Artem fixa Alina intensément.
« Ma mère est la personne la plus importante de ma vie. Je ne lui confierai pas ses soins à une aide à domicile, » déclara-t-il en secouant la tête, puis fit signe au serveur : « Un steak à point pour moi, et un saumon avec des légumes pour ma femme. »
— « Artem… Comment ça, prendre soin de ta mère ? » Alina laissa son doigt glisser distraitement sur le bord de son verre. « Elle vit à la campagne. Combien de temps ça va me prendre pour y aller ? Et puis, son caractère… »
— « Alina, la conversation est close. Après l’accident, ma mère aura besoin d’au moins six mois de soins constants. Tu vas emménager chez elle, et peut-être que vous apprendrez à vous entendre, » répondit-il en ajustant soigneusement sa serviette sur ses genoux, jetant un regard vers les larges fenêtres du restaurant.
— « Tu veux vraiment qu’on vive séparés si longtemps ? » demanda-t-elle, avalant difficilement.
— « J’ai énormément de travail en ce moment. Nous lançons une nouvelle direction. Je ne serai chez moi que pour dormir. Tu ne me verras presque pas, » rétorqua-t-il sèchement.
— « Mais au moins, tu ne seras pas oisive, » ajouta-t-il après un temps de silence. « Comprends que mon succès dépend directement du capital de ma mère. Sans elle, nous ne vivrions pas ainsi. C’est une décision stratégique. »
— « Et les enfants ? Comment les laisser ? Liza entre en première cette année, et Maxim n’a que deux ans avant l’école ! »
— « La nourrice restera avec vous. Le chauffeur les emmènera en ville et les ramènera. La maison de ma mère est grande, il y a assez de place pour tout le monde, » dit Artem d’un ton ferme, entamant son repas avec appétit.
— « D’ailleurs, c’est la première fois aujourd’hui que je peux manger. Voilà à quel point je suis occupé, » lança-t-il en agitant sa fourchette pour appeler le serveur et demander du vin.

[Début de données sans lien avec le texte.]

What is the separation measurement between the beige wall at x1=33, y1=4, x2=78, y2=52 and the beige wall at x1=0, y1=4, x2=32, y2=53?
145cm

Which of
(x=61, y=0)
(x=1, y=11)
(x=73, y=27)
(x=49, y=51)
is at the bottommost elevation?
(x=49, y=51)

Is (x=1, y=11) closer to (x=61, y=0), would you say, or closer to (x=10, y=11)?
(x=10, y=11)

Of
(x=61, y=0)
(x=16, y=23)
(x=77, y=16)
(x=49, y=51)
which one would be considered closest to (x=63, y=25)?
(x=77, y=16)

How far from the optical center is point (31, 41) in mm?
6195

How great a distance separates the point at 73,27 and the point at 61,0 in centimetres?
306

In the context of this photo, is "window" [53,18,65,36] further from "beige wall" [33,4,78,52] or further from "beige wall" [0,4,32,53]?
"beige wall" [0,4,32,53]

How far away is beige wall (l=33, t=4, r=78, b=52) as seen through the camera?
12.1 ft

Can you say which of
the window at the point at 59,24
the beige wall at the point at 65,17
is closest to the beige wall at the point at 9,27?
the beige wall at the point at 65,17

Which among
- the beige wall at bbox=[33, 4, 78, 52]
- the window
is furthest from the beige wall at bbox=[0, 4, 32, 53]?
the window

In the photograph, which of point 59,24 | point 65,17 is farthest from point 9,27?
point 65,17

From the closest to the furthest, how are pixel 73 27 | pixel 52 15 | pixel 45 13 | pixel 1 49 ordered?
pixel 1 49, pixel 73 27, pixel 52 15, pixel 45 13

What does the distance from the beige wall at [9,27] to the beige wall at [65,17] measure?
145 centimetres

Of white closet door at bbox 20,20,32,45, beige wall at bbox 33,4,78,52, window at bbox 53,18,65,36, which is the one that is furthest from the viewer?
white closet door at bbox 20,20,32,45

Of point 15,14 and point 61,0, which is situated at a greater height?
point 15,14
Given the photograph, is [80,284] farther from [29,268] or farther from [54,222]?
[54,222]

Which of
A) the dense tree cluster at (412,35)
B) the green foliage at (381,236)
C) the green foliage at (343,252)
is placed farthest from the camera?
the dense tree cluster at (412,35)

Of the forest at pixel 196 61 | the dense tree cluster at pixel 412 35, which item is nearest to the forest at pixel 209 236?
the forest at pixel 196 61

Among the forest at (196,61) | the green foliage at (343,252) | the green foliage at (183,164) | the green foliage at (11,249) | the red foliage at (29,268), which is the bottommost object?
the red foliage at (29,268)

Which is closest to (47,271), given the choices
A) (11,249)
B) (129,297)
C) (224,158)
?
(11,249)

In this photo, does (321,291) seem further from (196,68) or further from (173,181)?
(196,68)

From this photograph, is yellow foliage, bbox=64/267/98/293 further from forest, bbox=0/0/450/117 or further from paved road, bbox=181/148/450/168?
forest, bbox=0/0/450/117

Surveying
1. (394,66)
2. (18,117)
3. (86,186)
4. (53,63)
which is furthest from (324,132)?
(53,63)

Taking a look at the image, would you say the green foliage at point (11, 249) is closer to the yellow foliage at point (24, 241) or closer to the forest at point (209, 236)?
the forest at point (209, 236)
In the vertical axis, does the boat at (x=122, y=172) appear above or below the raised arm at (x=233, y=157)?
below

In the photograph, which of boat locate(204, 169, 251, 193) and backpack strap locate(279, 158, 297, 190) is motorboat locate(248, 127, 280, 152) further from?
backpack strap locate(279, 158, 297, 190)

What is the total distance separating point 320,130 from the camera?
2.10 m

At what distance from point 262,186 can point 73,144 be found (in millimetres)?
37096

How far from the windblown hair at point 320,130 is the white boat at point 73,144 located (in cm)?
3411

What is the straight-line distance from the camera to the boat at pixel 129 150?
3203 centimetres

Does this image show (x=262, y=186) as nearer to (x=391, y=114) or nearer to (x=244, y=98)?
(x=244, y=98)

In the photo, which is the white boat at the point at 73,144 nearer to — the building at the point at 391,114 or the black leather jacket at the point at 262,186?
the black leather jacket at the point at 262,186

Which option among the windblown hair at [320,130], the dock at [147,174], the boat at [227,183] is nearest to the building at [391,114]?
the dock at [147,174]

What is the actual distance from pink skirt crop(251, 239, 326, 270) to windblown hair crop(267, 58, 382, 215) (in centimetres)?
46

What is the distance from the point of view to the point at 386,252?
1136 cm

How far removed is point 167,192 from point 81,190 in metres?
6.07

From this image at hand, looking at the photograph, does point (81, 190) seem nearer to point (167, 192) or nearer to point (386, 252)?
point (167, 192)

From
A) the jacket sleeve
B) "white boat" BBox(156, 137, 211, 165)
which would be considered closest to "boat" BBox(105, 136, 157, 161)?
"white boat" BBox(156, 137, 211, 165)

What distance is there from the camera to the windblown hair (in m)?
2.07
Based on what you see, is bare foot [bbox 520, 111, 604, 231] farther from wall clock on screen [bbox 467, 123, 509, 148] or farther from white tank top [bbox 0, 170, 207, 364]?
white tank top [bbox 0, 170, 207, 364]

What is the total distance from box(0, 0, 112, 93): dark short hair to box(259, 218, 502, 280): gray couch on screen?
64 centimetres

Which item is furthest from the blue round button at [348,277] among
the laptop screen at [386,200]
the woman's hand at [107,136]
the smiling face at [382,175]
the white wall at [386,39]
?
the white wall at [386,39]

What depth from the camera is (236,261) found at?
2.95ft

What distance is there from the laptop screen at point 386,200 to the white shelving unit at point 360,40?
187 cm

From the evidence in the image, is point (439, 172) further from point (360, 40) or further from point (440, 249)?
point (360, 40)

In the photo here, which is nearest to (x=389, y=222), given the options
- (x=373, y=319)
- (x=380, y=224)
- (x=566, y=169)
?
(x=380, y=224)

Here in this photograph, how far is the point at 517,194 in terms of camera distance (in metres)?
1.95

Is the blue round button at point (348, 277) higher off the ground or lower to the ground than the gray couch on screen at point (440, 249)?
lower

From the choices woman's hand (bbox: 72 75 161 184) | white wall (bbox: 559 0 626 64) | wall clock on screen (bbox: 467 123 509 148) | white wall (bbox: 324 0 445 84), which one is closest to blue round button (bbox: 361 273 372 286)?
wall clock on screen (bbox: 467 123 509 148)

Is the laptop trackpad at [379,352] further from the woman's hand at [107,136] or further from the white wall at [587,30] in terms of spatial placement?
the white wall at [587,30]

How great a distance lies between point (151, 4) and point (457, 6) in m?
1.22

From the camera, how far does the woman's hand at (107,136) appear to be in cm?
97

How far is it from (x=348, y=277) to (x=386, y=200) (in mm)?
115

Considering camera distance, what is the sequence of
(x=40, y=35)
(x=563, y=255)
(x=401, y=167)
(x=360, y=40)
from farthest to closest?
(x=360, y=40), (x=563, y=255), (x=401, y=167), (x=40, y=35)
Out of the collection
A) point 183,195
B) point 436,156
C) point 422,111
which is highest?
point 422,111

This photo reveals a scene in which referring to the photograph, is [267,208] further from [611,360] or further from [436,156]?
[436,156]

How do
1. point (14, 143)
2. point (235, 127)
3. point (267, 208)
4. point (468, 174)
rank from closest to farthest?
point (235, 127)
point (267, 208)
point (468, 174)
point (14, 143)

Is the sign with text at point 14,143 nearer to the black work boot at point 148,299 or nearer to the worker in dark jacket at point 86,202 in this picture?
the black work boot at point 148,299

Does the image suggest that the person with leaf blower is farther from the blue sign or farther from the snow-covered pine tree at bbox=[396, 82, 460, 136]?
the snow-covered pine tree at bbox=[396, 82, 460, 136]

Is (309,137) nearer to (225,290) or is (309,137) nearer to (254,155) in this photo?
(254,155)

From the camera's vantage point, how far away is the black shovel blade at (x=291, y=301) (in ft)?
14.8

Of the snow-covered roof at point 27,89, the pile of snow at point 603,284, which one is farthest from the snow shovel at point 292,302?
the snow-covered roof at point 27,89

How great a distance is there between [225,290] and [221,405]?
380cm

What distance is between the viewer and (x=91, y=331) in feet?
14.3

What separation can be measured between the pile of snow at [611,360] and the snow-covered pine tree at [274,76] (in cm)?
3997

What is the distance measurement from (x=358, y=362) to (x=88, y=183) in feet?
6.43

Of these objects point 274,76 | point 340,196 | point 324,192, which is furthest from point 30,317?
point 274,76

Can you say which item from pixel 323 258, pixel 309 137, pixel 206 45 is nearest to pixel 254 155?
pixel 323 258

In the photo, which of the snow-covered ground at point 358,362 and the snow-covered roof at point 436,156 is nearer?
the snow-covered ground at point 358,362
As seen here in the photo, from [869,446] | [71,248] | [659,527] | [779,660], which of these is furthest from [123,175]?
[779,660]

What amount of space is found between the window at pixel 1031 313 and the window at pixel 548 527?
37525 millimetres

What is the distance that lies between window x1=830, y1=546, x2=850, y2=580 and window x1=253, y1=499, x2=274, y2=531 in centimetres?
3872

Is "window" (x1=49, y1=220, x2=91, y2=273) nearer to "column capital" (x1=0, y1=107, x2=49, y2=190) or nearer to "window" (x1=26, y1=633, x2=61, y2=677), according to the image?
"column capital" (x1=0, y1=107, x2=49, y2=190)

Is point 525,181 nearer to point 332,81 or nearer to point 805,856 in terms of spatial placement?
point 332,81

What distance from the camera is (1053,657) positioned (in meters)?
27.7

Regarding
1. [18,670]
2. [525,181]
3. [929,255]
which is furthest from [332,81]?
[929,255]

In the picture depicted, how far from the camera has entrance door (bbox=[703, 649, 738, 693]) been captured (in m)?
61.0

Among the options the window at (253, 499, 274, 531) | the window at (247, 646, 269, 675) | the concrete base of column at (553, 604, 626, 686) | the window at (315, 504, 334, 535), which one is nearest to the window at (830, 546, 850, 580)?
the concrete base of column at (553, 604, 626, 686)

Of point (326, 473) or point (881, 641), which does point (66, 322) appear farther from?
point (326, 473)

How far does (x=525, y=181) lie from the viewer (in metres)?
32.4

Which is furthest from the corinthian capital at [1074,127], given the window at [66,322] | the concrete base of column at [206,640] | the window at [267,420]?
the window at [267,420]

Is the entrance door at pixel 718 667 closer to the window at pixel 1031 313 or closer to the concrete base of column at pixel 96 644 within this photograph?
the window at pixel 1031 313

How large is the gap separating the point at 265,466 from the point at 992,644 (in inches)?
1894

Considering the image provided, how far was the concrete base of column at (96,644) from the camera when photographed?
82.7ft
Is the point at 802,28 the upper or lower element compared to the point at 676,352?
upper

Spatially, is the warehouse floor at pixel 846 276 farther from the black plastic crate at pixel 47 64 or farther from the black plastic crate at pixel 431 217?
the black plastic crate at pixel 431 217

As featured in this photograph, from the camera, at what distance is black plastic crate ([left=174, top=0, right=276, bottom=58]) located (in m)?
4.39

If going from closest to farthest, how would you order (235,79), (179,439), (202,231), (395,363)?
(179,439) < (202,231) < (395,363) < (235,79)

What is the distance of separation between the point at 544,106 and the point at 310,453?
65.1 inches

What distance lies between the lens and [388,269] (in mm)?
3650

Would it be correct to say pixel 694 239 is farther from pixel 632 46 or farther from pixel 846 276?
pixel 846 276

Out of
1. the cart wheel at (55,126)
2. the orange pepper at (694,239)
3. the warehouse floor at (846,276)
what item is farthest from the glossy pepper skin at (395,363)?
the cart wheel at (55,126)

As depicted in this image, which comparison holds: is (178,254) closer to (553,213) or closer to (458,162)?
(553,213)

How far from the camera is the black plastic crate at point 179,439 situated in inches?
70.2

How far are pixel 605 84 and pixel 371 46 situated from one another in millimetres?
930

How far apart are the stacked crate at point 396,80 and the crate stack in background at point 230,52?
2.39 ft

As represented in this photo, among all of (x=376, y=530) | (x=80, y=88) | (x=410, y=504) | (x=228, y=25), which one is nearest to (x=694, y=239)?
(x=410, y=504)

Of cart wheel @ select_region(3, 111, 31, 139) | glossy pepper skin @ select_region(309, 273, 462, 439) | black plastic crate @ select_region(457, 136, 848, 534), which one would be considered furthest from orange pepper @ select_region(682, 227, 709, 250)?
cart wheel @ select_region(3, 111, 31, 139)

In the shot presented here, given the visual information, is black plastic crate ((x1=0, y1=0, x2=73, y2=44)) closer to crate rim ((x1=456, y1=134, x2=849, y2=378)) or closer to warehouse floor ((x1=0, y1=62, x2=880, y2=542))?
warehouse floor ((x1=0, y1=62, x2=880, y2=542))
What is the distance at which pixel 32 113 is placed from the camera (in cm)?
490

— « Et qu’ai-je fait pour mériter cette « corvée » ? » murmura Alina, serrant les lèvres, les yeux embués de larmes.
— « Bon Dieu, encore ces drames, » roula des yeux Artem. « C’est nécessaire. Tu veux un meilleur avenir pour nos enfants, non ? »
— « Bien sûr, » répondit-elle doucement.
Le lendemain, Alina rassembla ses affaires et partit avec les enfants pour la maison de campagne de Vera Sergeevna. Celle-ci n’était certes pas noble, mais avait fait un bon mariage.
Dans les années 90, Vera travaillait comme caissière dans un café routier. Un jour, un homme influent y entra et tomba immédiatement amoureux d’elle.
— « Tu es à moi. Tu viens avec moi maintenant. Il n’y a pas de « non » possible, » avait dit Pavel Viktorovich, futur père d’Artem.
Le mariage eut lieu rapidement et somptueusement. Dans les années 2000, Pavel légalisa son entreprise, fit de sa femme la propriétaire du manoir, et mena une vie agitée mais courte.
Quand Artem eut vingt ans, son père mourut soudainement, laissant tous ses biens à Vera Sergeevna. Plus tard, elle confia la gestion de tout à son fils.
Mais en février, un accident survint : un conducteur ivre percuta la voiture de Vera. Elle subit plusieurs fractures et avait désormais besoin de soins constants.
— « Enfin ! Où étais-tu ? » grogna la belle-mère lorsque Alina et les enfants arrivèrent au manoir.
— « Mamie est-elle contente de nous voir ? » demanda Lisa en souriant.
— « Ne me cassez pas ! » lança sévèrement Vera Sergeevna alors que les enfants couraient l’embrasser.
— « Alina, ne reste pas là. Vera t’expliquera ce que tu dois faire, » dit-elle en agitant la main, puis s’appuya sur sa canne pour entrer dans la maison.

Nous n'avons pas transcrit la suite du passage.